**Written request**
Copy out everything in the listing below, from the line containing "How far in the" down to the final line, keeping every line unchanged.

(Stored items)
········
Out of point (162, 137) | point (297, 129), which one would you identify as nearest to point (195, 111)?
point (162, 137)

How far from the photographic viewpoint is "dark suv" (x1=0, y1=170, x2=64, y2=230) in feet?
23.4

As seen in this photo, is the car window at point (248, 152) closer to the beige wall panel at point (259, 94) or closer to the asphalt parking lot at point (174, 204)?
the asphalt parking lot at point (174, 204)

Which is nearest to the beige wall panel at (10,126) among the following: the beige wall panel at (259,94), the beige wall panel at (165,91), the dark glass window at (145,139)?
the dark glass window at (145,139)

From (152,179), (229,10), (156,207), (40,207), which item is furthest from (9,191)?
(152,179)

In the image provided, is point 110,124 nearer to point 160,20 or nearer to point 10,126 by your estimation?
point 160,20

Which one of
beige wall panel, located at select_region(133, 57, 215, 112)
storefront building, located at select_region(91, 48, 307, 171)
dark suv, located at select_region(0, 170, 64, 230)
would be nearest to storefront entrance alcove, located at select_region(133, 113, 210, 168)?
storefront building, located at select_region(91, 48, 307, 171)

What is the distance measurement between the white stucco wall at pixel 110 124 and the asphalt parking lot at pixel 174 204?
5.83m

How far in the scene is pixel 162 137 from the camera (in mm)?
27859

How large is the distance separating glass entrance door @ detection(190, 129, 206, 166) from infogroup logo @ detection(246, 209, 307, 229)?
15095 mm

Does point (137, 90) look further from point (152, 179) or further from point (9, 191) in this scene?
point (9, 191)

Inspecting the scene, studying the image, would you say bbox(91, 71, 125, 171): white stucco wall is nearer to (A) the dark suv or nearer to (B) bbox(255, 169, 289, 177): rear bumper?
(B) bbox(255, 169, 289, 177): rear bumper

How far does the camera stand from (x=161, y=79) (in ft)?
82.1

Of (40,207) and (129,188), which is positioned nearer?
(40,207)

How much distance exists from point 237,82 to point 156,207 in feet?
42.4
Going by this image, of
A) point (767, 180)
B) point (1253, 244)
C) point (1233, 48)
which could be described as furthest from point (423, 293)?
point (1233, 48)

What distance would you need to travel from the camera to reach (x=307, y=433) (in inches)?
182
········
**Solved exercise**
How far in the scene is pixel 162 137 from the camera (in mm)?
27859

How large is the distance separating glass entrance door @ detection(190, 129, 206, 166) from infogroup logo @ detection(246, 209, 307, 229)?
15095 mm

Does point (137, 90) look further from point (152, 179) or further from point (9, 191) in this scene?
point (9, 191)

Inspecting the scene, studying the image, would you say bbox(91, 71, 125, 171): white stucco wall is nearer to (A) the dark suv or nearer to (B) bbox(255, 169, 289, 177): rear bumper?
(B) bbox(255, 169, 289, 177): rear bumper

How far does the camera stand from (x=161, y=79) (in ft)?
82.1

Of (40,207) and (129,188), which is positioned nearer?
(40,207)

How much distance exists from point 237,82 to point 156,207 in feet?
42.4
Going by this image, of
A) point (767, 180)
B) point (1253, 244)
C) point (1233, 48)
which could be described as furthest from point (423, 293)?
point (1233, 48)

What distance would you need to travel from the camera to reach (x=307, y=433) (in inches)?
182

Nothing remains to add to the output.